Urteile gegen Schülerquäler

Im Hildesheimer Prozess wegen Misshandlung eines Berufsschülers haben die Richter gestern geurteilt: Drei Haupttäter müssen ihre Haftstrafen antreten

HILDESHEIM taz ■ Mit neun Verurteilungen, die von gemeinnütziger Arbeit bis zur Jugendstrafen ohne Bewährung reichen, hat das Landgericht Hildesheim gestern die monatelangen Misshandlungen eines Berufsschülers durch seine Klassenkameraden geahndet. Vor Gericht ging es anfangs um elf Angeklagte und um 26 Einzeltaten, bei denen der 17-Jährige geschlagen, getreten, auch sexuell gedemütigt und bestohlen wurde. Der Vorsitzende der Jugendkammer, Konrad Umbach, machte aus dem nichtöffentlichen, aber von großem Medieninteresse begleiteten Verfahren einen viertägigen, kurzen Prozess. Auch für seine neun Schuldsprüche und ihre Begründungen brauchte er nur 35 Minuten. Die Strafen wurden kurz nach ihrer Verkündung rechtskräftig. Ihre Höhe richtete sich nach der Zahl der Einzeltaten und der Intensität, mit der sich die allesamt geständigen Angeklagten beteiligt hatten.

Die drei Haupttäter, von denen einer 15 Taten einräumte, erhielten erwartungsgemäß Jugendstrafen ohne Bewährung – zwischen 15 und 18 Monaten. Verbüßen sollen sie sie in einer offenen Jugendanstalt bei Göttingen. Drei weitere Angeklagte erhielten Bewährungsstrafen von einem Jahr, neun Monaten und durch einen Schuldspruch ohne Strafmaß. Zudem müssen sie je 200 Stunden gemeinnützige Arbeit leisten, einen Erste-Hilfe-Kurs und eine Antigewaltmaßnahme absolvieren. Zwei Jugendliche erhielten zwei Wochen Dauerarrest. Der neunte Angeklagte, der sich lediglich an zwei Quälereien beteiligte, muss 80 Stunden gemeinnützig arbeiten.

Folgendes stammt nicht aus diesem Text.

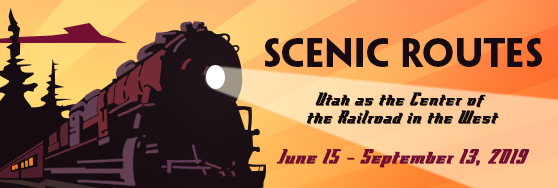 Scenic Routes: Utah as the Center of the Railroad in the West. June 15 - September 13, 2019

Auf dem Fahrplan des kurzen Prozesses – Geständnisse, keine weitere Beweisaufnahme, keine Aussage des 17-Jährigen zu den Taten – und auch auf den Strafrahmen hatten sich Anklage, Verteidigung und Gericht schon in stundenlangen Rechtsgesprächen am ersten Prozesstag verständigt. Obwohl das Jugendstrafrecht keine generalpräventiven, abschreckenden Urteile zulässt, wollte die Hildesheimer Staatsanwaltschaft mit dem Prozess auch ein Zeichen setzen. Man habe das Verfahren bewusst in einer Art geführt, „dass jeder wissen konnte, dass die Justiz ihren Beitrag zur Bekämpfung der Jugendgewalt leistet“, so Oberstaatsanwalt Albrecht Stange.